Is Valérie Trierweiler the Next First Lady of France?

Whoever wins the French presidential election in May—struggling incumbent Nicolas Sarkozy or his Socialist challenger, François Hollande—trust the air of glamour and soupçon of intrigue we've come to expect of France's first lady to remain. Carla Bruni-Sarkozy, you already know. Now meet Valérie Trierweiler, Hollande's partner, whose path to the Élysée Palace has hardly been less extraordinary.
Bright and elegant, with a Katharine Hepburn coolness, all striking cheekbones and twirling waves of auburn, Trierweiler, 46, is a journalist and mother of three teenage boys from a previous union. Unlike Bruni, she had an upbringing that has been described as modest, a term she rejects. ("I'm not Cinderella," she told French Elle.) She was raised in the Loire Valley, one of six children; her father struggled as a war amputee, her mother was a cashier at the local skating rink. And unlike Bruni, she is no stranger to politics. A political reporter for two decades at the glossy weekly Paris Match (she's known Hollande professionally since she was 23) and a respected TV interviewer, Trierweiler knows campaigns.
But now, supporting Hollande on the trail, she has an office at campaign headquarters. She's quit political reporting, reluctantly, instead debuting a celebrity-interview TV show last weekend. And she tweets, sometimes in acerbic defense of her candidate beau. Yet when Trierweiler's old confrères on the press bus sketch profiles of her "coming out of the shadows," the phrase is heavy with meaning. Journalist-and-politician couples aren't exotic in France; see Mrs. Dominique Strauss-Kahn, Anne Sinclair, who launched Le Huffington Post last week. But in an unusual, clandestine way, Trierweiler was at the heart of France's last presidential election, too.
Then, candidate Ségolène Royal, with her people's touch and iconic white skirt suits, rode a wave of grassroots fervor to win the Socialist primary and became the first French woman to reach a presidential runoff. The party's chief was Hollande, Royal's partner of nearly 30 years and father of their four children. But rumors flew that the ultimate power couple had secretly split—even that (bonjour, sexism!) Royal's candidacy was her vengeance. Behind the scenes, Sarkozy's center-right UMP party exploited the tattle that Hollande was living with a mistress to discredit Royal. The name floated: Valérie Trierweiler. "It's a well-known fact," one UMP operative told Newsweek in October 2006, weeks before Royal won the nomination. "But you didn't hear it from me."

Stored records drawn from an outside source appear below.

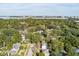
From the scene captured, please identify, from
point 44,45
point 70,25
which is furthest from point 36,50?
point 70,25

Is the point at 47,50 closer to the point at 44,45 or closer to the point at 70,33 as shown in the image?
the point at 44,45

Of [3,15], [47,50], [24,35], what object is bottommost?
[47,50]

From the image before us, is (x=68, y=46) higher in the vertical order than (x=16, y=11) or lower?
lower

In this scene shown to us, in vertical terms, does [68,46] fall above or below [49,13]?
below

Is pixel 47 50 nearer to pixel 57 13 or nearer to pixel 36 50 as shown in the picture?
pixel 36 50

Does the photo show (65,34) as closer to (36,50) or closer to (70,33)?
(70,33)

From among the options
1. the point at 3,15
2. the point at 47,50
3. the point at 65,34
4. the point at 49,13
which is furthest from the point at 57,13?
the point at 3,15

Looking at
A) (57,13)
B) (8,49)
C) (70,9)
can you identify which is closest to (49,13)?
(57,13)
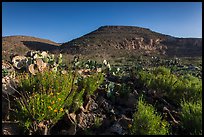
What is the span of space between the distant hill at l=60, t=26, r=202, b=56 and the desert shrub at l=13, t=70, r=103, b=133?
41.1m

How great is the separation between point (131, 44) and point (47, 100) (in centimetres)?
5532

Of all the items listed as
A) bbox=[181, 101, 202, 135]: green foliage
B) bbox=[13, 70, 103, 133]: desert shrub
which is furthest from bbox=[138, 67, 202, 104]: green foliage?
bbox=[13, 70, 103, 133]: desert shrub

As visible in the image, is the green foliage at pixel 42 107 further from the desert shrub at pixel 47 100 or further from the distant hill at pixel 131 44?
the distant hill at pixel 131 44

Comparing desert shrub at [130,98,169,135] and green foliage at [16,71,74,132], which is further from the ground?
green foliage at [16,71,74,132]

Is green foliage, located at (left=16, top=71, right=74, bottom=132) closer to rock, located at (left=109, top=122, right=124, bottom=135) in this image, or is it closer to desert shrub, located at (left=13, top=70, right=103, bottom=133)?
desert shrub, located at (left=13, top=70, right=103, bottom=133)

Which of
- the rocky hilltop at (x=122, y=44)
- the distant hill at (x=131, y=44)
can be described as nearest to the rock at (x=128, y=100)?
the rocky hilltop at (x=122, y=44)

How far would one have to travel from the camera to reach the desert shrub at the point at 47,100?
201 inches

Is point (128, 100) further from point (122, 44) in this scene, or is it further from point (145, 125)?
point (122, 44)

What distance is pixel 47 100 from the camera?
5340 millimetres

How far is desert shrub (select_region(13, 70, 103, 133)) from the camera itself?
201 inches

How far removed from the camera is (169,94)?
7.50 m

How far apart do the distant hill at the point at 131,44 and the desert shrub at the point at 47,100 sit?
4106cm

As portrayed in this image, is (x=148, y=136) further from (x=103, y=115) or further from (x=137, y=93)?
(x=137, y=93)

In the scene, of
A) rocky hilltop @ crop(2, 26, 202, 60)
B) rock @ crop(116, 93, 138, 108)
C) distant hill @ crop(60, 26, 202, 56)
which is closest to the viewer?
rock @ crop(116, 93, 138, 108)
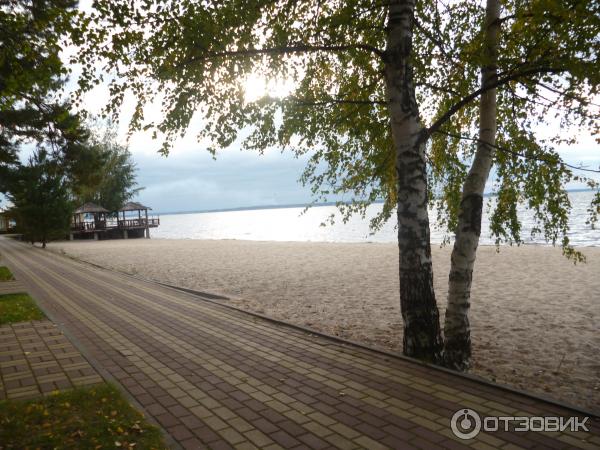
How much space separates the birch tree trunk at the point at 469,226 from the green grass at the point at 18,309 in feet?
25.2

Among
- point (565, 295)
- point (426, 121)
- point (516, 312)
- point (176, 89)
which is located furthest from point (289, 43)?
point (565, 295)

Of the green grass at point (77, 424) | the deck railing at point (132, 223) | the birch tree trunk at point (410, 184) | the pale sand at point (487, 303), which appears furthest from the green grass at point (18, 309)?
the deck railing at point (132, 223)

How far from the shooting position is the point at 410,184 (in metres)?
5.72

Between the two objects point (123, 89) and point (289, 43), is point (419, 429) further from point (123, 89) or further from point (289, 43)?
point (123, 89)

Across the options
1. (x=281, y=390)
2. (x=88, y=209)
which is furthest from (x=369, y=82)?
(x=88, y=209)

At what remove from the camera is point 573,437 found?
3891 mm

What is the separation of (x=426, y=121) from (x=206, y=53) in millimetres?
3999

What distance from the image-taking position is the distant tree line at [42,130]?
5.84 metres

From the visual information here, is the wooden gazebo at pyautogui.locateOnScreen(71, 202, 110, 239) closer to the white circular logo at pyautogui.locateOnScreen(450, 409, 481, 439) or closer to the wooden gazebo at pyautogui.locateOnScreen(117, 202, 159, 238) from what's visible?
the wooden gazebo at pyautogui.locateOnScreen(117, 202, 159, 238)

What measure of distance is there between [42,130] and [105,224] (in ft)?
128

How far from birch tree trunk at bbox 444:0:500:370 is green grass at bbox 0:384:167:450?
3.98 m

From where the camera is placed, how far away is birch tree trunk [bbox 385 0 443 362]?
5.66 metres

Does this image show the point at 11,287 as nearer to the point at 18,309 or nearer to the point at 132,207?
the point at 18,309

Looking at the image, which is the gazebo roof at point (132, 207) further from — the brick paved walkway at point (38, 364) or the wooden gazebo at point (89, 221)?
the brick paved walkway at point (38, 364)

After her defeat to Sarkozy—partly blamed on anemic support from Socialist brass—Royal revealed she had thrown Hollande out, free to pursue his rumored romance. Hollande made the relationship official only in 2010, when, slimmed down and mounting his own bid, he called Trierweiler "the woman of my life" to a tabloid.
Flash forward to 2012. With 100 days to go, Hollande is crushing Sarkozy in head-to-head polling, and Trierweiler is out of the shadows. At his kickoff rally last week, the fact that she was placed next to Mazarine Pingeot, the late president François Mitterrand's long-secret daughter, was curious, if surely inadvertent. But it was deemed gauche that Hollande left Royal's 2007 candidacy out of his 80-minute speech, and Hollande was compelled to atone. A sign that the task is, alas, delicate.
Indeed, this time the watchword is "normal." Sarkozy suffered politically from his so-called bling period, as the playboy in Ray-Bans courting a supermodel. And so Hollande pledges to be a "normal president"—shorthand, in part, for "bling-free." Trierweiler, for her part, claims to cope with campaign stresses by doing laundry. But it all seems a French-cinema sort of normal, n'est-ce pas?